+++ DATA FOR PROCESSING

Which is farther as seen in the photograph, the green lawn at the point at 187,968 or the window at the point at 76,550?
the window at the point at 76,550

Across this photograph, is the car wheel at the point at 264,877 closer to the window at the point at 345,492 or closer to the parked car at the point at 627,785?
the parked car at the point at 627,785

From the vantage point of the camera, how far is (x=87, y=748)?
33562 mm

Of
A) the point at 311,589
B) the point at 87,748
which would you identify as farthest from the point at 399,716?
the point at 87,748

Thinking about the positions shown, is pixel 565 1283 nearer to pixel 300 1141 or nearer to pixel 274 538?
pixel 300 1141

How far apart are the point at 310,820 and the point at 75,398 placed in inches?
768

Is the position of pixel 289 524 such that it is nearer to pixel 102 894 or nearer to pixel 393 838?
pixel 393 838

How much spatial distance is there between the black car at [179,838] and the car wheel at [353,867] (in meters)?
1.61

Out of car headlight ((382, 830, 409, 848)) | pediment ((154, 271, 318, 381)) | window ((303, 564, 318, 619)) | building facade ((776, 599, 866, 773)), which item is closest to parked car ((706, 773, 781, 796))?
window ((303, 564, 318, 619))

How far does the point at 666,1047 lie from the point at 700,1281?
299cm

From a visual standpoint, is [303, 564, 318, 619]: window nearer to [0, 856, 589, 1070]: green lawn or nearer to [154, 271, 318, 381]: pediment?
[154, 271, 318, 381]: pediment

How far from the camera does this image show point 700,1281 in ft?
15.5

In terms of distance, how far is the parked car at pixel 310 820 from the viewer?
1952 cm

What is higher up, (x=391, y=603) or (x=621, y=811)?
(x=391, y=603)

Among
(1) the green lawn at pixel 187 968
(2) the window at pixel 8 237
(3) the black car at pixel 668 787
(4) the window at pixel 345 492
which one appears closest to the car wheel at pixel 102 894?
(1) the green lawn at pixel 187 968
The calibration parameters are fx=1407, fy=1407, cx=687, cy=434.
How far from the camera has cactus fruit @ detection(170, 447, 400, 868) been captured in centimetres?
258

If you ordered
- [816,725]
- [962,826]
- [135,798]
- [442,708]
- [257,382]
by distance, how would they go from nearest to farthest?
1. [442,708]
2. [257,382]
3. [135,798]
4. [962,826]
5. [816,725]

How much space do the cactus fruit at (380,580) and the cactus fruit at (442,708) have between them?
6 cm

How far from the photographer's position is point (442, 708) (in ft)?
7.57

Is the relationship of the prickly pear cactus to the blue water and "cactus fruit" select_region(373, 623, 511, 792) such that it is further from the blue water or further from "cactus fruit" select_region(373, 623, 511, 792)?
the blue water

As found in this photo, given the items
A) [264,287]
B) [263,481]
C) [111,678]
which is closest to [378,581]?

++++++

DIRECTIONS FOR THIS TASK » Copy out every row above word for word, keeping each line break, number, and punctuation mark unchanged.

PROBLEM SOLUTION »
Which is farther as seen in the photograph, the green lawn at the point at 187,968 or the window at the point at 76,550?
the window at the point at 76,550

Across this photograph, is the car wheel at the point at 264,877 closer to the window at the point at 345,492 or closer to the parked car at the point at 627,785?
the parked car at the point at 627,785

From the vantage point of the camera, how far is (x=87, y=748)?
33562 mm

Of
A) the point at 311,589
B) the point at 87,748
which would you identify as farthest from the point at 399,716?
the point at 87,748

Thinking about the positions shown, is pixel 565 1283 nearer to pixel 300 1141 or nearer to pixel 274 538?
pixel 300 1141

How far apart are the point at 310,820 and the point at 75,398 placed in inches?
768

Is the position of pixel 289 524 such that it is nearer to pixel 102 894 or nearer to pixel 393 838?
pixel 393 838

How much spatial distance is there between the black car at [179,838] and the car wheel at [353,867] (in meters)?
1.61

Out of car headlight ((382, 830, 409, 848)) | pediment ((154, 271, 318, 381)) | window ((303, 564, 318, 619)) | building facade ((776, 599, 866, 773)), which item is closest to parked car ((706, 773, 781, 796))?
window ((303, 564, 318, 619))

How far does the point at 666,1047 lie from the point at 700,1281?
299cm

From a visual standpoint, is [303, 564, 318, 619]: window nearer to [0, 856, 589, 1070]: green lawn or nearer to [154, 271, 318, 381]: pediment?
[154, 271, 318, 381]: pediment

How far from the camera does this image show point 700,1281 in ft?
15.5

In terms of distance, how far is the parked car at pixel 310 820 from the viewer?
1952 cm

What is higher up, (x=391, y=603) or (x=621, y=811)?
(x=391, y=603)

Among
(1) the green lawn at pixel 187 968
(2) the window at pixel 8 237
(3) the black car at pixel 668 787
(4) the window at pixel 345 492
which one appears closest to the car wheel at pixel 102 894?
(1) the green lawn at pixel 187 968
The calibration parameters are fx=1407, fy=1407, cx=687, cy=434.
How far from the camera has cactus fruit @ detection(170, 447, 400, 868) been captured in centimetres?
258

If you ordered
- [816,725]
- [962,826]
- [135,798]
- [442,708]
- [257,382]
by distance, how would they go from nearest to farthest?
1. [442,708]
2. [257,382]
3. [135,798]
4. [962,826]
5. [816,725]

How much space do the cactus fruit at (380,580) and the cactus fruit at (442,708) have between them?
6 cm

How far from the photographer's position is point (442, 708) (in ft)?
7.57

Is the relationship of the prickly pear cactus to the blue water and "cactus fruit" select_region(373, 623, 511, 792) such that it is further from the blue water or further from "cactus fruit" select_region(373, 623, 511, 792)?
the blue water

As found in this photo, given the items
A) [264,287]
B) [263,481]
C) [111,678]
which is closest to [378,581]?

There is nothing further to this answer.